An LLC is established to run business activities and create profits. As the company continues to grow and develop its economic globalization, it is spurred to expand its business to be larger and have farther reach. One of the ways to help the company do so is to  turn it into a listed company.

In order to turn a company into a listed or publicly-traded company, its must first do a general offering or what is commonly called “go public” or to do an IPO (Initial Public Offering). This process is where the company first offers it shares to the general public. And then such process of offering shares to the general public is called by the term “right issue”.

After having been listed, the company can then utilize the funds gained from the public. In turn, the company should start to step-by-step make changes and operate so that its shares are of use to the public who have invested. In order to make sure that this change of status is effective and beneficial for all parties involved, the company must be skilled in employing the stock market for the positioning of the company and obtain the public’s trust.

The process of going public starts with the preparation stage. During this stage, the company holds a General Meeting of Shareholders in order to secure all the shareholders’ approval. Then the amount of shares that are to be released to the public is decided. After that, the Articles of Association of the company is altered to reflect the change of status to a publicly-traded company. Once it gets approval, the company appoints an underwriter and the capital market supporting professions and institutions such as a public accountant, a legal consultant, a notary, and a share valuer, keeping in mind that said parties are registered to the Financial Services Authority (Otoritas Jasa Keuangan/OJK), previously to Bapepam-LK.

The next stage is to submit a registration statement. The company submits its documents that contain the Principle of Transparency and a concise prospectus of information regarding the company such as the company profile, income statement, projections of company performance, as well as the intended use of the funds to be gained from the public.

On top of that, this stage includes the official opinions of the supporting professions on the company financial statements, legal status, and entirety of the company data. The company is accountable for the legitimacy of the all said data. After Bapepam-LK has received the documents, they will be evaluated. If the documents are deemed complete, then a notice of effectiveness will be issued. However if Bapepam-LK sees the documents are incomplete, then the company has to first submit the remaining documents.
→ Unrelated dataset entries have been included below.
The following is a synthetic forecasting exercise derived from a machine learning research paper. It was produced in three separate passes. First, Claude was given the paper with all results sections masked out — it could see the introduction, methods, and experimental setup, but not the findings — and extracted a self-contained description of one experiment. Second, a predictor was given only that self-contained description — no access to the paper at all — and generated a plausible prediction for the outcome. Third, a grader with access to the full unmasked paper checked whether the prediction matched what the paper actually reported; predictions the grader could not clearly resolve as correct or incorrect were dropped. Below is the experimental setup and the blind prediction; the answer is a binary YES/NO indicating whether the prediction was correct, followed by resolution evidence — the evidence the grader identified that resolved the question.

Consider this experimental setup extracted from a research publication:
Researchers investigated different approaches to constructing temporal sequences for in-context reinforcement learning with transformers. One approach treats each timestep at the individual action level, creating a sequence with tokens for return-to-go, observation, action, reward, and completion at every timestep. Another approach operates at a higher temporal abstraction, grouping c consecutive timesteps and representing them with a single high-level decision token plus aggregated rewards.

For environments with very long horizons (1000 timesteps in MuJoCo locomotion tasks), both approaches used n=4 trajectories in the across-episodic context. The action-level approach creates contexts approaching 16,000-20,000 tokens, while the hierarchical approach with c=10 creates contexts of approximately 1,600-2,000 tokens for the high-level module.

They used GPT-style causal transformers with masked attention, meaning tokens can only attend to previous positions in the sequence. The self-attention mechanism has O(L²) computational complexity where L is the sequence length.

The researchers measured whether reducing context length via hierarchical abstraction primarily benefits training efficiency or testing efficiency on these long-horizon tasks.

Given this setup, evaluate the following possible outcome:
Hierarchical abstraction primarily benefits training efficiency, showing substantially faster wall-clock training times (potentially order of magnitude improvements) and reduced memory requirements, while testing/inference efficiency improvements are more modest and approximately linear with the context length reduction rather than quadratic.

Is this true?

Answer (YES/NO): NO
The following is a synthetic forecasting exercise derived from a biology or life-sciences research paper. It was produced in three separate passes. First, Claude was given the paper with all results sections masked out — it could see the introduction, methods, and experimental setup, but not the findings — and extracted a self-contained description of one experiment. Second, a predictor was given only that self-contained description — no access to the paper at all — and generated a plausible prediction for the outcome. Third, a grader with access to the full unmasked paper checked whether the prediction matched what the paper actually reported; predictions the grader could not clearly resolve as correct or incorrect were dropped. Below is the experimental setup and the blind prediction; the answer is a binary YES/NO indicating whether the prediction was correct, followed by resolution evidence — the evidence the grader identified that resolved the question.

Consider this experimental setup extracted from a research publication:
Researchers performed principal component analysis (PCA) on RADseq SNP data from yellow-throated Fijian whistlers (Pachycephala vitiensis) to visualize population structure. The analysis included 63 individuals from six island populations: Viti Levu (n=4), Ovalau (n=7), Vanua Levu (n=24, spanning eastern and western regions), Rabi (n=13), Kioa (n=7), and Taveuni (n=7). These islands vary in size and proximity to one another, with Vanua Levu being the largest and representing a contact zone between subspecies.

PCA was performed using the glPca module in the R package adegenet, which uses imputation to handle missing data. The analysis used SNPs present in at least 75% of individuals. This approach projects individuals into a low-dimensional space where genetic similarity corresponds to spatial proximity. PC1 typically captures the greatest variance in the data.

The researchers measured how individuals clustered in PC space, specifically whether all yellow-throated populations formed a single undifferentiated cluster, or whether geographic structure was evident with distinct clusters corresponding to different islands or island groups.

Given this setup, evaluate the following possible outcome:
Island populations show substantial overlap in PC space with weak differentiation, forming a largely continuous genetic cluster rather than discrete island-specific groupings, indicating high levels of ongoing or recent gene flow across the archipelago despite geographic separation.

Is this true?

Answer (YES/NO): NO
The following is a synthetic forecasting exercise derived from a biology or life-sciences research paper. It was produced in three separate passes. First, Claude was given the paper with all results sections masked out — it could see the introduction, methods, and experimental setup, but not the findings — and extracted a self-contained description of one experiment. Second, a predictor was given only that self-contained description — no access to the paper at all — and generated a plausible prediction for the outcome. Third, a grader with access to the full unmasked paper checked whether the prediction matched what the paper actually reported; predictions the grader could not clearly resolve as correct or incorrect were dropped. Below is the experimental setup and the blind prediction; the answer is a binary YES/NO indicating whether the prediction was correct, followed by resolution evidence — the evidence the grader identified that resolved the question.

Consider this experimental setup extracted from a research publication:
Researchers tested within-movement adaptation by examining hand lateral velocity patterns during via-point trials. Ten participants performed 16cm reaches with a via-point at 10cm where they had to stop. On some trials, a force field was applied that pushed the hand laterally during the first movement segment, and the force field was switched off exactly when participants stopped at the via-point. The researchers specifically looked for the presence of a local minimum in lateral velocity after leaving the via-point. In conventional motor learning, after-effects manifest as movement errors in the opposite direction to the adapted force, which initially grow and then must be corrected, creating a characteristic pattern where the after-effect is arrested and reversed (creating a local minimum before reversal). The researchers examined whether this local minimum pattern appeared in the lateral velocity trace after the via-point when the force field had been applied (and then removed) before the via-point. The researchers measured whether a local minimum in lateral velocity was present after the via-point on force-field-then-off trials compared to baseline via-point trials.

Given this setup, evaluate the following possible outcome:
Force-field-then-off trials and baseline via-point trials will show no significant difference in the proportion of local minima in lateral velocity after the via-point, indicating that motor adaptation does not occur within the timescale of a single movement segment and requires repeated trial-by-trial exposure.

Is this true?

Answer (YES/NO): NO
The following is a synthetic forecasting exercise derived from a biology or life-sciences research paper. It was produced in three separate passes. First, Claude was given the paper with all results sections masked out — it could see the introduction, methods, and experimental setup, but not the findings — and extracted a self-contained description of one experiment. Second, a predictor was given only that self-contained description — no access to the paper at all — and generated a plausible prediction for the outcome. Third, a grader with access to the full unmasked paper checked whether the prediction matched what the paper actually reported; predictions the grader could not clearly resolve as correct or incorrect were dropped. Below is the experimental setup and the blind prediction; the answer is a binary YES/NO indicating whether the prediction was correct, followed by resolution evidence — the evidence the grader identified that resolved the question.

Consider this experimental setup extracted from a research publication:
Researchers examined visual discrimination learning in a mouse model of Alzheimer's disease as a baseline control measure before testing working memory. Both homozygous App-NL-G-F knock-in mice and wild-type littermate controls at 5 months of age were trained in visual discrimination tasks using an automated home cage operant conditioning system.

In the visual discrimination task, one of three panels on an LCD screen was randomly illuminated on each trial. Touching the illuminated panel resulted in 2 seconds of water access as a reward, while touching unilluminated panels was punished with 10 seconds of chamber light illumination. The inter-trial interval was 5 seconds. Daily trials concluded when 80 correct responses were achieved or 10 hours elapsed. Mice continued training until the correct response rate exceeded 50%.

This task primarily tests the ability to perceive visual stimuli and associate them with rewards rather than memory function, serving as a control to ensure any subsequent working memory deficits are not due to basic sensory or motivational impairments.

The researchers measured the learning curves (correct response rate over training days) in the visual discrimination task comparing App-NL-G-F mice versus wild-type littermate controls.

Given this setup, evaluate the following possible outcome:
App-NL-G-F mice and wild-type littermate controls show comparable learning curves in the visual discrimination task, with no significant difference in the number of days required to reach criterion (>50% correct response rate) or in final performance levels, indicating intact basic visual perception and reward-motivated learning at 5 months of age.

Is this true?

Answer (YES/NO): NO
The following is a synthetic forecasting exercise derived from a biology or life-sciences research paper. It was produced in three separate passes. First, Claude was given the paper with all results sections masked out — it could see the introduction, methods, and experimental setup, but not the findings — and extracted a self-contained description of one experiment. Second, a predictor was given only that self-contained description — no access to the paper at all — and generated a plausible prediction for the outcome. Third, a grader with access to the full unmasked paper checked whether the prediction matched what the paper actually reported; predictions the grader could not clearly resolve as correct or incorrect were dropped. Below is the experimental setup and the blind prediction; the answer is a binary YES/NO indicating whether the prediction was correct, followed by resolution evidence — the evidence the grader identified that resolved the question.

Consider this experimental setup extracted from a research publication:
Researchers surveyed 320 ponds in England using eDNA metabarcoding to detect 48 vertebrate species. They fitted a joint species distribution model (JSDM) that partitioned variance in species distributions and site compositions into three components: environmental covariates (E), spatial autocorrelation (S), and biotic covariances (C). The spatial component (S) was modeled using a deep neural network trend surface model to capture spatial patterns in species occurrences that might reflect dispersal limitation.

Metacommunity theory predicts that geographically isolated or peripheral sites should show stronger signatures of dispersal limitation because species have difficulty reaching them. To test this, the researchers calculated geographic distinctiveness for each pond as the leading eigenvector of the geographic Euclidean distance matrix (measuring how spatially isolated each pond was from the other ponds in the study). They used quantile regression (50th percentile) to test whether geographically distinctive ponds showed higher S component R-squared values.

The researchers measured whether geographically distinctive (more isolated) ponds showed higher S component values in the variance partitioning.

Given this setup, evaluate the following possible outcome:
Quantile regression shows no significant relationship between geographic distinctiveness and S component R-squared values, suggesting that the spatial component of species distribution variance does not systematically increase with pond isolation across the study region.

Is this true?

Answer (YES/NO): NO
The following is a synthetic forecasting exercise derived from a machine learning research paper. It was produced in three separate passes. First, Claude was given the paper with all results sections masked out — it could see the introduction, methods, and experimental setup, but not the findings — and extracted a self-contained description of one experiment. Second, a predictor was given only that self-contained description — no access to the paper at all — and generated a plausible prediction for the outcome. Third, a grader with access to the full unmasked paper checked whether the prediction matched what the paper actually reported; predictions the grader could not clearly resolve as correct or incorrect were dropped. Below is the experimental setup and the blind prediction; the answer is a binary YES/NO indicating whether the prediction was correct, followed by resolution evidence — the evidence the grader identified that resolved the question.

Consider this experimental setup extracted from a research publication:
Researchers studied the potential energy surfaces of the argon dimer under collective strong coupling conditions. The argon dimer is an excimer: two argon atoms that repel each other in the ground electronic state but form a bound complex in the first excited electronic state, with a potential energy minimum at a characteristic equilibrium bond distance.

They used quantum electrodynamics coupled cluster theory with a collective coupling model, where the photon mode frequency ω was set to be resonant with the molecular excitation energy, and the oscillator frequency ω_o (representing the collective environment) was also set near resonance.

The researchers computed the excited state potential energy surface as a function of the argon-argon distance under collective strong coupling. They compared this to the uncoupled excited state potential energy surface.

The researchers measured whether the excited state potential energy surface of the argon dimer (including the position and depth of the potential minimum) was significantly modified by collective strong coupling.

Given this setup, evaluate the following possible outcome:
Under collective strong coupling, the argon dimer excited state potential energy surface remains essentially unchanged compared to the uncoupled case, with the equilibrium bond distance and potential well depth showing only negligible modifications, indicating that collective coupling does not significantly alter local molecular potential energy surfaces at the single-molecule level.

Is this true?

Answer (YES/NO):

After the registration is approved, the next stage is the initial public offering. The security issued by the company can be marketed to the public at this stage. The mechanisms of the IPO is regulated by the underwriter. This offering period goes on in a span of 1 to 5 working days. After the offering period ends, the company can then do stock rationing to its investors in at the latest 2 working days.

The last stage is the listing of shares at the stock market. Listing is done at the latest 3 working days after stock rationing. The company is also required to report the results of the initial offering to Bapepam-LK at the latest 3 days after stock rationing.